I softly called back to her that I was sick and couldn’t help. That goes against my grain even with someone randomly asking for money. Instead of thinking that I may be subject to a scam, I think of what if they really needed help? What if I was in their shoes and I could only make it as far as the gas station next door on the fuel I had left in the vehicle? What if I needed help and there was no one else around? What’s a couple of dollars to me when it could make all the difference to her? But even though those are my instincts, I was physically and emotionally unable to help her.
Instead, it was necessary to grab a nearby shopping cart just to keep from falling down. She could see that I was not in good shape and she yelled back to me to that everything was good, not to worry. Little did she know, my capacity to worry for her had been drained.
I made it to the inside of the store and as I walked through the aisles the Reminders began. Reminders of him, us and all the gut-wrenching pain.
With each step I had to work hard to take my thoughts elsewhere. To have a focus on each individual food item — to put them in my basket and to keep moving. Seemingly simple steps but ones that required tremendous effort given my state of mind and emotion. The doctor had just diagnosed me as having severe depression, something I already knew all too well.
I hoped and prayed that I’d see no-one I knew. I made it a point to not look around at all just in case, and instead, just focused on the food.
The one exception was a brief stop to the area where they had movies for sale. I thought maybe that would be a distraction when I got home, a much needed distraction to transport myself away from it all. But nothing looked good.
Little did they know, as I trudged through the store, afraid at every turn, that I was struggling with the pain of severe emotional abuse. That I was fearful of encountering a trigger that would set me into sobbing in the middle of the supermarket. Little did they know how a simple function like stopping to get food had for me become a major ordeal.
As I finally exited the store and made my way back to the car, I could almost picture myself from above moving like a frail, sick, hunched-over old woman. It’s shocking how in such a short period of time I’ve gone from vivacious, energetic, optimistic, cheerful, outgoing and youthful to this terrible place.
The doctor had urged me to think of ways to distract myself (hence the movie). She tried naming other things that might help, but none of them were of interest. I had so many interests before all this, including things that I totally enjoyed, but none of them bring any happiness now. Now that I have experienced a Narcissist and Psychopathic Liar who has so undermined my life.
But despite everything that has happened (and that’s been so utterly horrible), the remnants of my former strong self remain and I am at least going through the motions of pushing myself forward.
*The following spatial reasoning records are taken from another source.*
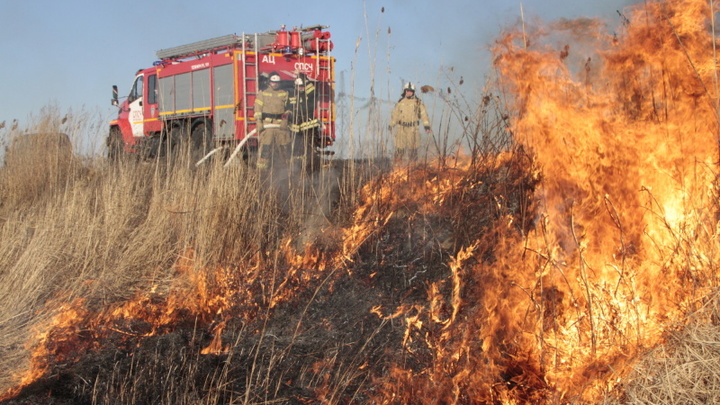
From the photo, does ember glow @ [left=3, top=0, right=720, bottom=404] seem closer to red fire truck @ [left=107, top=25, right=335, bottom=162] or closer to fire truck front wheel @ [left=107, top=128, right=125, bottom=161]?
fire truck front wheel @ [left=107, top=128, right=125, bottom=161]

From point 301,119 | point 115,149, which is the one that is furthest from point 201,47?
point 301,119

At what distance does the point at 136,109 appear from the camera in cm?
1442

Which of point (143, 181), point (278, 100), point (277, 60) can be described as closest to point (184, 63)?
point (277, 60)

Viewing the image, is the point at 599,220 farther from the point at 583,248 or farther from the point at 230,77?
the point at 230,77

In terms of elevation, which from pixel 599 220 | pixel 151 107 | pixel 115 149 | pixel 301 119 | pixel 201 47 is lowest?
pixel 599 220

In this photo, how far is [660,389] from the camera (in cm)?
260

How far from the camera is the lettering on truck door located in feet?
46.8

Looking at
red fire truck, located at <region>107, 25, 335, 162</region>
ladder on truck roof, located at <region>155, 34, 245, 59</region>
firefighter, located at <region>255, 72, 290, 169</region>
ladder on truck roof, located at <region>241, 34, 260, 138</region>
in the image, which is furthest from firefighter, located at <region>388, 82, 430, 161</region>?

I wish it wasn’t requiring such a gargantuan shove each time, but that’s the way it is.
On the drive home, I was soon approaching an area of very black clouds all across the sky. I spoke with someone on the phone who said a heavy storm was in the area that I was heading to. That seemed to be a metaphor for my life and came as no surprise. To my surprise, however, in front of the black clouds was a very bright, wide and large rainbow. I hadn’t seen a rainbow in years and thought to myself, I need to find a way for this to be symbolic.
If the rainbow had been on the other side of the dark clouds it would have made more sense – symbolizing that a person was making it through the extreme conditions in their life in order to reach the other side and find a better life. To see the rainbow in front of the storm was unexpected. Actually, to see it at all was unexpected. And then, of all things, a second rainbow appeared. Don’t remember that happening since I was a kid.
Maybe they were meant to signify my own inner strength in going through and dealing with the darkest imaginable storm of my life.
I pulled over to the side of the road to take a picture of it so I wouldn’t forget.
Symbols can be important positive signs for the future.
And now I say, “little did they know” the strength, honor and potential of the person walking among them at that grocery store. Every step has been so hard but each one counts in making it to the other side.